Looks interesting and ambitious! But I am sensing some methodological obstacles here, which I would like to point out and explore. You write:

Within those projects, I'm aiming to work on subprojects that are:

Posed in terms that are familiar to conventional ML;

interesting to solve from the conventional ML perspective;

and whose solutions can be extended to the big issues in AI safety.

Now, take the example of the capture the cube game from the Deepmind blog post. This is a game where player 1 tries to move a cube into the white zone. and player 2 tries to move it into the blue zone on the other end of the board. If the agents learn to betray each other here, how would you fix this?

We'll experiment with ways of motivating the agents to avoid betrayals, or getting anywhere near to them, and see if these ideas scale.

There are three approaches to motivating agents to avoid betrayals in capture the cube that I can see:

change the physical reality of the game: change the physics of the game world or the initial state of the game world
change the reward functions of the players
change the ML algorithms inside the players, so that they are no longer capable of finding the optimal betrayal-based strategy.

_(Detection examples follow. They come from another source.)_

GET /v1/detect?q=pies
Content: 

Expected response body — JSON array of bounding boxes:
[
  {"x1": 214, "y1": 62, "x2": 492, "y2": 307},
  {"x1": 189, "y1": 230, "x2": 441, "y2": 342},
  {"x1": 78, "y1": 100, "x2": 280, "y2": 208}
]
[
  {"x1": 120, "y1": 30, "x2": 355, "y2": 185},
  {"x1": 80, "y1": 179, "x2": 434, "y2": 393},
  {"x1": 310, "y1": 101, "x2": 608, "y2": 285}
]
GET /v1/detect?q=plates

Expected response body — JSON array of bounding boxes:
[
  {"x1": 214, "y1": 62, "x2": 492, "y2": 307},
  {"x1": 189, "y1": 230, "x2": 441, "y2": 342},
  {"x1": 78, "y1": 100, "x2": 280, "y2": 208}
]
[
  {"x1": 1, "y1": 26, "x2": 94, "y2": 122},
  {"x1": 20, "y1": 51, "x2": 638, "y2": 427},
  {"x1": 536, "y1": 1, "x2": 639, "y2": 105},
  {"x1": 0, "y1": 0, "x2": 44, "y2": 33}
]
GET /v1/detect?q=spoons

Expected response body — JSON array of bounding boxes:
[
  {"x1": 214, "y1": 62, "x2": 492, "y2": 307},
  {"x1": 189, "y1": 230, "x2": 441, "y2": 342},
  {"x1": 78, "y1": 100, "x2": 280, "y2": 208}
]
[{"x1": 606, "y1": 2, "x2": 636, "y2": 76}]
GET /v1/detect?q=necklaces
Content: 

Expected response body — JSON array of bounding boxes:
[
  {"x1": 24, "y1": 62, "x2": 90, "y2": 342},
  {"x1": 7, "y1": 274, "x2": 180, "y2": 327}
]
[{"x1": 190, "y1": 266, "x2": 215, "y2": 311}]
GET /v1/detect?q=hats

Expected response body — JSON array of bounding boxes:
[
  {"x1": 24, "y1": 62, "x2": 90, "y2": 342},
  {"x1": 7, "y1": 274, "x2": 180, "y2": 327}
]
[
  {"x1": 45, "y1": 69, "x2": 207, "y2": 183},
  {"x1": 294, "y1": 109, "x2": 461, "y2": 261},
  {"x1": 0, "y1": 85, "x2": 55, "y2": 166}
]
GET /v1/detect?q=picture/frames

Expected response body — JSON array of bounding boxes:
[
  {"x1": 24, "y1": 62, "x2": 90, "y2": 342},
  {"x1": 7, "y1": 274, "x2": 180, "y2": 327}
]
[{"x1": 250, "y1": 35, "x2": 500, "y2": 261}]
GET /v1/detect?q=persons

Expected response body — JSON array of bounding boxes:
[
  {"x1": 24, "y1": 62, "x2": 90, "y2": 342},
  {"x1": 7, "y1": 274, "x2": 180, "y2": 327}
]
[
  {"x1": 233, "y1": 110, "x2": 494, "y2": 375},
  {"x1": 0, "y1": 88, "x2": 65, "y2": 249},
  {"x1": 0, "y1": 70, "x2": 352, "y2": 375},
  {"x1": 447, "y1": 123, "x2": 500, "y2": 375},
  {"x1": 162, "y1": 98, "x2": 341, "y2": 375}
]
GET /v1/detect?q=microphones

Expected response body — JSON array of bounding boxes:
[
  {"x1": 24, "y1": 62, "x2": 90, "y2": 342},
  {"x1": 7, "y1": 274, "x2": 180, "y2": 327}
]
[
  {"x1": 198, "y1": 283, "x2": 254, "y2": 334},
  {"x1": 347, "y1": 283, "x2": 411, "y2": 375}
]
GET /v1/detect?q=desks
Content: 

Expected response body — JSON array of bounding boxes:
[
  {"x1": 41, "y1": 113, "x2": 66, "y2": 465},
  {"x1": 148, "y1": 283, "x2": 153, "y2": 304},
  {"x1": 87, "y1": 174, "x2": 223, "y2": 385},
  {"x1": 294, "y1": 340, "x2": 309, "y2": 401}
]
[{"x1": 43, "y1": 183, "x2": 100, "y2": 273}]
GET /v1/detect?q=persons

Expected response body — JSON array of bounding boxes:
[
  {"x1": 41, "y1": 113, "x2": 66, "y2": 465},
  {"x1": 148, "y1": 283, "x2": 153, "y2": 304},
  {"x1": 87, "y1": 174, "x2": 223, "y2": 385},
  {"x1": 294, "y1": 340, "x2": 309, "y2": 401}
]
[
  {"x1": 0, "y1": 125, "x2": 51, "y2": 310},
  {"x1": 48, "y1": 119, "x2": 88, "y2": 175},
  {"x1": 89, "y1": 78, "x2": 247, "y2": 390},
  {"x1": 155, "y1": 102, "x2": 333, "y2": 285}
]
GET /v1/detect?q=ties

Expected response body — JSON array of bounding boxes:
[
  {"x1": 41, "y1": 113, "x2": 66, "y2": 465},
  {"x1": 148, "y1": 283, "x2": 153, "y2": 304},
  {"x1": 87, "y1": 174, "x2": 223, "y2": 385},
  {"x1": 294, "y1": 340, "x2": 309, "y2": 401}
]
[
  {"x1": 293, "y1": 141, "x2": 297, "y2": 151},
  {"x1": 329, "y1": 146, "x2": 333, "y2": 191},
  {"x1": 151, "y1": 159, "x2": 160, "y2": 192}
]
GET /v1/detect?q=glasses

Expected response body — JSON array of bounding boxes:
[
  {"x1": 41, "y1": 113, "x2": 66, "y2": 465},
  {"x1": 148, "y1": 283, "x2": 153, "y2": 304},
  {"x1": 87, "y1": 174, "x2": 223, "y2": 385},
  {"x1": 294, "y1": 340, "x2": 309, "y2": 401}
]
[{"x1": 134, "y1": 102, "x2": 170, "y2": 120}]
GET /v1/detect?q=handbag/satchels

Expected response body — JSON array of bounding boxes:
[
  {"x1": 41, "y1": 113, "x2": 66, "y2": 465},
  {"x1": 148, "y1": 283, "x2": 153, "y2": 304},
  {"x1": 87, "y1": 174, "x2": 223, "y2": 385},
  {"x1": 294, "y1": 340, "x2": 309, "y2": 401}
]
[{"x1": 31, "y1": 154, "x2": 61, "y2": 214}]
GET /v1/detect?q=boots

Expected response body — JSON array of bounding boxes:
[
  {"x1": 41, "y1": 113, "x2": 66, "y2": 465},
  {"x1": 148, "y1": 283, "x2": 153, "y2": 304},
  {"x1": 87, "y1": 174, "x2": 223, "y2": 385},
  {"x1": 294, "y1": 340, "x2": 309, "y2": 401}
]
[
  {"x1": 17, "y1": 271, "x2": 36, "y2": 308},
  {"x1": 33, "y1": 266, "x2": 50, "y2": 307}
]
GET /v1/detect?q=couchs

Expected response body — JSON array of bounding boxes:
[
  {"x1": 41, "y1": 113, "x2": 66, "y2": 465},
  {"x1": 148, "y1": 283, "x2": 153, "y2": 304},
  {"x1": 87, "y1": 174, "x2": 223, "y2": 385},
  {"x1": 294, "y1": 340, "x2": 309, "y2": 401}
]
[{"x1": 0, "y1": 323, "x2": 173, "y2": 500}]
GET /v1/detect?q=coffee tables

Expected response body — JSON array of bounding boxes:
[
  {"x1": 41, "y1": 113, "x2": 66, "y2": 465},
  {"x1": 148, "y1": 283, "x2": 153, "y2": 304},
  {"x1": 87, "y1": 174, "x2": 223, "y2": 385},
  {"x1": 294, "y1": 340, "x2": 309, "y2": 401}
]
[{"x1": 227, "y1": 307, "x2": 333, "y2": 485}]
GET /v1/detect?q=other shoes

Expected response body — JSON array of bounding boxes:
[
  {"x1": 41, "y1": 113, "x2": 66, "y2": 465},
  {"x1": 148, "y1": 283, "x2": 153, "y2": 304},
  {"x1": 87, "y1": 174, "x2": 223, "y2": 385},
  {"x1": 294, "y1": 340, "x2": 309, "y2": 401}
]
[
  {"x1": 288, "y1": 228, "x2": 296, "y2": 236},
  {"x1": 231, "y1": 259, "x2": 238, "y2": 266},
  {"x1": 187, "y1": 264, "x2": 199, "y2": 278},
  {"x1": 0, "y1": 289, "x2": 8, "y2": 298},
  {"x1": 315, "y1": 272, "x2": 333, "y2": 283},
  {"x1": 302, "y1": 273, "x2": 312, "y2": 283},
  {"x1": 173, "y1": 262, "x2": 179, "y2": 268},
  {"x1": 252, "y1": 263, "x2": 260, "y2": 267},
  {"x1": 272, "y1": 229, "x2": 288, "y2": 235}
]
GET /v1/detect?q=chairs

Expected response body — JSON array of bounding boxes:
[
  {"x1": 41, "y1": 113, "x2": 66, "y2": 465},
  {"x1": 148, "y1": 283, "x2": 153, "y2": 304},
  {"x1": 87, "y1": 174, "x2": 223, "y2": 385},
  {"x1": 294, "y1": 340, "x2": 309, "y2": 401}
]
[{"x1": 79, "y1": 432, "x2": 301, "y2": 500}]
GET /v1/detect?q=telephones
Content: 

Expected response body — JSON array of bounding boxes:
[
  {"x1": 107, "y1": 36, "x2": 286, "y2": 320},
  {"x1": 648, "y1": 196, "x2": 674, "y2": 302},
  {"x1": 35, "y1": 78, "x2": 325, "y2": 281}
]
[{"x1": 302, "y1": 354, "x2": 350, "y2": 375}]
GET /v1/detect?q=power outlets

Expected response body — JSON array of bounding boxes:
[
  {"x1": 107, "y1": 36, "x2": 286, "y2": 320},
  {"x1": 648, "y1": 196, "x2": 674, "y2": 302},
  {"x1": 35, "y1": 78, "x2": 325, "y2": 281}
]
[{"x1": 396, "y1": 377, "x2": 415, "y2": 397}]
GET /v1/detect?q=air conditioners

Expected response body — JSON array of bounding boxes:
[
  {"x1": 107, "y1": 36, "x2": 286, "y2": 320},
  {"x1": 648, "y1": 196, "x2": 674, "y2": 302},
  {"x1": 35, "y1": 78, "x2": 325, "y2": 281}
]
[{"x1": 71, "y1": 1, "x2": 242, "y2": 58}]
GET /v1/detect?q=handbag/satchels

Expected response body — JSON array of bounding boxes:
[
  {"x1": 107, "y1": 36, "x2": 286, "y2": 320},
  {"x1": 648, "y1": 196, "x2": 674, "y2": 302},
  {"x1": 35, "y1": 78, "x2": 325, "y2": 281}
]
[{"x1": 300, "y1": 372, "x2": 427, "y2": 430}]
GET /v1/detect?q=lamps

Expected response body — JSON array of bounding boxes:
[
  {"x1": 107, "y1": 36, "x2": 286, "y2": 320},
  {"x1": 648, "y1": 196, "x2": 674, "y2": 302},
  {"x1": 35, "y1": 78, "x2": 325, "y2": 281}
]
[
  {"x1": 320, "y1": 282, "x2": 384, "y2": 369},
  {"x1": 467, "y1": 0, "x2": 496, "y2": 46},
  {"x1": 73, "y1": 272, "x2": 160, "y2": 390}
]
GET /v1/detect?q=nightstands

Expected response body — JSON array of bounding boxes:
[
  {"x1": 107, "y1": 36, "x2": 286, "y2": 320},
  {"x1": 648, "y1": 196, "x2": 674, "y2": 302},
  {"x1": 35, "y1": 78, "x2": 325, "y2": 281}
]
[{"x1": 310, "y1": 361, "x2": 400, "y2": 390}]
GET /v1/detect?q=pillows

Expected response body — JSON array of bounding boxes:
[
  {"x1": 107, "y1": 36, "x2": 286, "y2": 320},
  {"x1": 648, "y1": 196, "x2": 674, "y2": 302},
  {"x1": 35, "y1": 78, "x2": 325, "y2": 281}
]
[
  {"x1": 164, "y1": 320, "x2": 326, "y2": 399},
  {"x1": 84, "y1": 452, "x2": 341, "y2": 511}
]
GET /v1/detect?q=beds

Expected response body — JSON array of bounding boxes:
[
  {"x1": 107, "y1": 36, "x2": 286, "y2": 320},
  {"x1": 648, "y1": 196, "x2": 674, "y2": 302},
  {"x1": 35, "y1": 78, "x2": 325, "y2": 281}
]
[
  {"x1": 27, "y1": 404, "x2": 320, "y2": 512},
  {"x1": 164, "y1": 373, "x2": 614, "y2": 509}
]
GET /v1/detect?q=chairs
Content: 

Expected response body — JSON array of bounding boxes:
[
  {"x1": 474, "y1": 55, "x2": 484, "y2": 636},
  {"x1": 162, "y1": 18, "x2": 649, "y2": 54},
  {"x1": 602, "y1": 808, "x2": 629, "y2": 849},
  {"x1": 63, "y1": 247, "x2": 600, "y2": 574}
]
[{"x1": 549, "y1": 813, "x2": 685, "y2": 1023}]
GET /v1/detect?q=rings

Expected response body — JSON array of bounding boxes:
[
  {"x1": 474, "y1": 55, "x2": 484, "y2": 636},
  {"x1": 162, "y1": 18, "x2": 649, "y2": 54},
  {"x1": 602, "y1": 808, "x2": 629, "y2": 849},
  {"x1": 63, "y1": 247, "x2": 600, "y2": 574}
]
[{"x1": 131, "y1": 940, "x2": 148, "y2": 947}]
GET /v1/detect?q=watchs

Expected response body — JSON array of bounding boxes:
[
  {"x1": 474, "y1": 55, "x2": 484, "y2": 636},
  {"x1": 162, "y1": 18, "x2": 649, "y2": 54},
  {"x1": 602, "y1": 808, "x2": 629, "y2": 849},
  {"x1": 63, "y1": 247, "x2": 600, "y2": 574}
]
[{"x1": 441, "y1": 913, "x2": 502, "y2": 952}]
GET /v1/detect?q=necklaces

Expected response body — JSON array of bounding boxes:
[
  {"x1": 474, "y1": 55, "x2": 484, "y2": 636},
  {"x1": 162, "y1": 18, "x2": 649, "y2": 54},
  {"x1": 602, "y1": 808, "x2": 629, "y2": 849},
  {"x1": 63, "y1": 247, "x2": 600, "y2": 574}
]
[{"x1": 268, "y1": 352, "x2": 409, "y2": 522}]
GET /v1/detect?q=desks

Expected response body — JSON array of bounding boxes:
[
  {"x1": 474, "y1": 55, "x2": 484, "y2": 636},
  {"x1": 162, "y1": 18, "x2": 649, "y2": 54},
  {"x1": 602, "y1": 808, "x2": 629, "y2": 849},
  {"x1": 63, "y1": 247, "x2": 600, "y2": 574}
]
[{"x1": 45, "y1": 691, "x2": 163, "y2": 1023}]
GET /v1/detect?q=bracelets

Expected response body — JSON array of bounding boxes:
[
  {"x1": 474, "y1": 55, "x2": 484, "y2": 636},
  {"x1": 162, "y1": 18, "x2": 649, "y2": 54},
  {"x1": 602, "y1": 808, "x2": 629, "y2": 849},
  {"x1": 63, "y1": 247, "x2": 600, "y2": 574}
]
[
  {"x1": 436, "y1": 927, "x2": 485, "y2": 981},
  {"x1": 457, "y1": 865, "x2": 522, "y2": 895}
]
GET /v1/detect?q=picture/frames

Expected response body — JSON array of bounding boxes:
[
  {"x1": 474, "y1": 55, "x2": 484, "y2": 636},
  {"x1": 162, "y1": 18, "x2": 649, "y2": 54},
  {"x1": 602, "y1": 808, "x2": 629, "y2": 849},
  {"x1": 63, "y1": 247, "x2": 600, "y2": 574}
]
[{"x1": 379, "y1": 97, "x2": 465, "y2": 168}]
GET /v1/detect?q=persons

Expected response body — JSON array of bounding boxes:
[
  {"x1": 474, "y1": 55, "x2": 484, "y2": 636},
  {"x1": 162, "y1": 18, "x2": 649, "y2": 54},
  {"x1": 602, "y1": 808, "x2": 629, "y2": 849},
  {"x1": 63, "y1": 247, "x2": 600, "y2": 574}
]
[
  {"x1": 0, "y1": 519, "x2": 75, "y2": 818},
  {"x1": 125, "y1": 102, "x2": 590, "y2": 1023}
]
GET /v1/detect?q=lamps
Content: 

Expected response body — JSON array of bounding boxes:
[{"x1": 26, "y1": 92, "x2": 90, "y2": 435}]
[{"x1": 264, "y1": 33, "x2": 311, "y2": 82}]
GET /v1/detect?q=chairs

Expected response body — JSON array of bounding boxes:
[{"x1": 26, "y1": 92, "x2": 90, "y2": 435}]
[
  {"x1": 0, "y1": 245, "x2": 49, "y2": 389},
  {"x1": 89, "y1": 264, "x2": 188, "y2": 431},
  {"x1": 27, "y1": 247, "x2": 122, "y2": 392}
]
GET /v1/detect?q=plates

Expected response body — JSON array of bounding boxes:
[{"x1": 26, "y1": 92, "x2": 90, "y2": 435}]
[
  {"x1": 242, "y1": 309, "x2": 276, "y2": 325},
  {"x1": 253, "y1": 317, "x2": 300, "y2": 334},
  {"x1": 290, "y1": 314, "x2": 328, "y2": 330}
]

Your agenda says that you want to find solutions that are interesting from the conventional ML perspective. However, in the conventional ML perspective:

tweaking the physics of the toy environment to improve agent behavior is out of scope. It is close to cheating on the benchmark.
any consideration of reward function design is out of scope. Tweaking it to improve learned behavior is again close to cheating.
introducing damage into your ML algorithms so that they will no longer find the optimal policy is just plain weird, out of scope, and close to cheating.

So I'd argue that you have nowhere to move if you want to solve this problem while also pleasing conventional ML researchers. Conventional ML researchers will always respond by saying that your solution is trivial, problem-specific, and therefore uninteresting.

OK, maybe I am painting too much of a hard-core bitter lesson picture of conventional ML research here. I could make the above observations disappear by using a notion of conventional ML research that is more liberal in what it will treat as in-scope, instead of as cheating.

What I would personally find exiting would be a methodological approach where you experiment with 1) and 2) above, and ignore 3).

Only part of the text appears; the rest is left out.